How a curry almost cost Led Zeppelin their greatest producer: “I didn’t speak to them for about a year”
Love or loathe them, there’s no denying that Led Zeppelin made a tangible impact on music and culture. Whether it be Jimmy Page’s pulsating guitar playing or John Bonham’s elemental rhythms, many of rock’s defining features are traced back to them. However, these musical aspects only account for a portion of what they represent. They’re also synonymous with the rockstar archetype.
This has to do with several factors, including gradually out-there music and deeply unsettling relationships with underage groupies. Following the rock explosion of the 1960s, the genre became all the rage, and its stars were elevated to God-like levels by their fans, basking in mass adulation and lining their pockets with millions of dollars. This led to an entire epoch where rockstars acted with impunity, and excess abounded. It might have been said ironically, but the moment Robert Plant declared himself “The Golden God” symbolises this separation from regular folk.
This outlandish conduct was one of the key reasons why punk emerged in the late 1970s and why other groups, such as AC/DC, were rock ‘n’ roll purists who hated what once inspirational bands like Zeppelin had become. After punk materialised, groups such as the ‘Stairway to Heaven’ outfit could not escape the negative character it had stuck to them, with them incredibly divisive since. Resultantly, future stars who subscribed to the punk philosophy, such as Kurt Cobain, also held negative opinions about them, widening this divide among music fans.
Led Zeppelin did it to themselves, and many stories account for this. One of the most comical but illustrative examples of how far removed they had become from reality comes from legendary producer and studio engineer Eddie Kramer, who played a key role in facilitating their creative development and success. He first worked on 1969’s Led Zeppelin II, one of five for them.
While the marathon for Led Zeppelin II was a majorly positive one, with Led Zeppelin’s towering sound starting to take shape in classics such as ‘Whole Lotta Love’, following it, success took its toll on the band. Kramer then found they changed over the next few years.
Before the quartet was about to peak with 1971’s Led Zeppelin IV, they came into Electric Lady Studios in New York to mix it with him. However, they angered him so much that their relationship was nearly irreparable. It might seem trivial, but it was a simple Indian curry that was at the centre of this flashpoint.

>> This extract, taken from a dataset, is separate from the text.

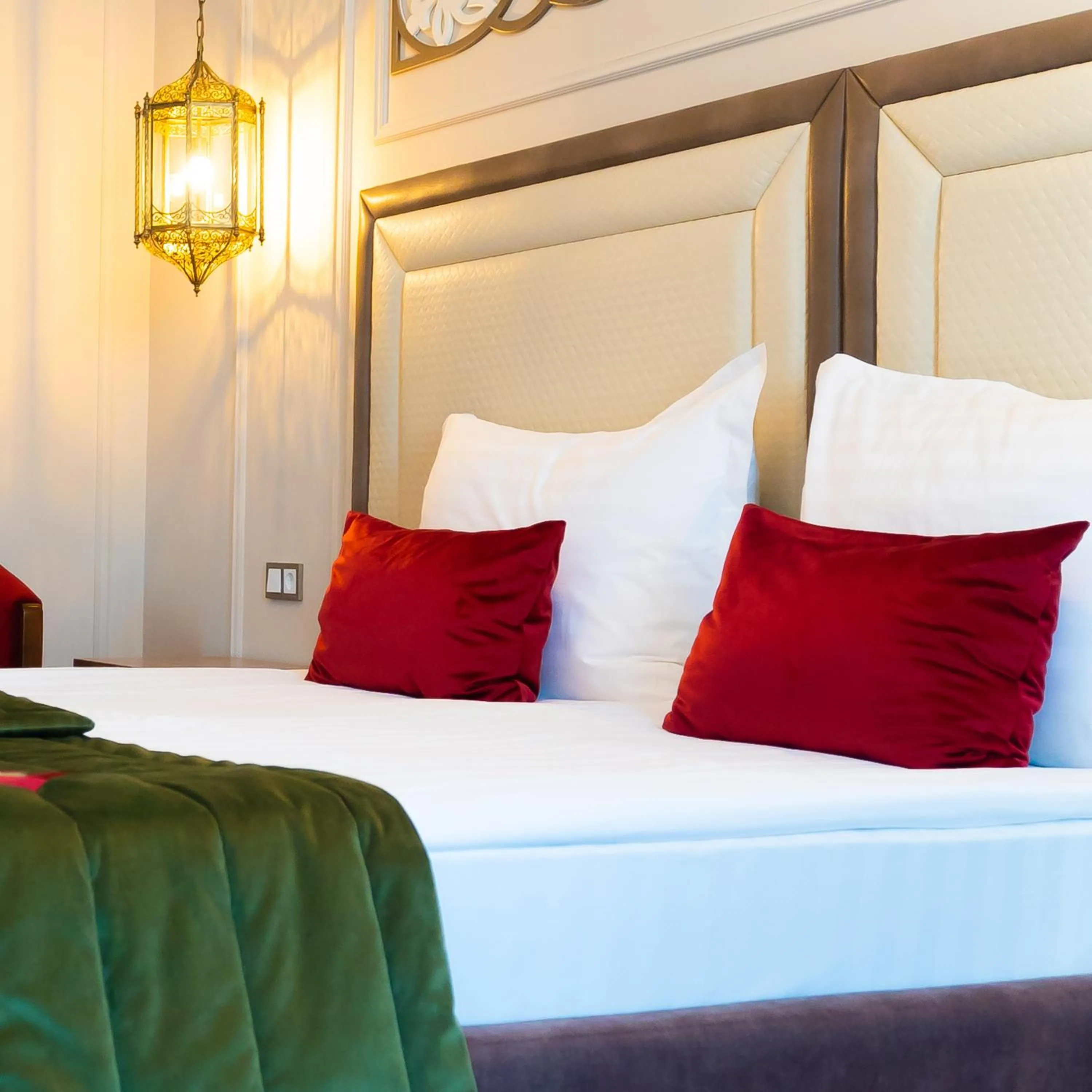 Bed in Jumbaktas Astana Hotel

“With Zeppelin, it became a battle because they started to come into studio with such an attitude,” Kramer told Mixonline in 2003 about the band coming to mix IV. “We started, and then one night, the band ordered some Indian food, and a whole bunch of it spilled on the floor, and I asked the roadies to please clean it up. The studio was brand-new, and I had a lot of pride in it. And suddenly, they’re yelling, ‘You don’t tell our roadies what to do!’ And they pulled out; they left, and I didn’t speak to them for about a year! Then later, they called back and asked me to record them again as if nothing had happened.”
It might seem trivial, but when you add the flagrant spilling of curry in a pristine new studio to what we can only presume was a long list of other grating behavioural issues, there’s no wonder Kramer snapped. It also speaks volumes about how inflated the band’s egos were that they had such a lack of accountability that they petulantly pulled out of the project.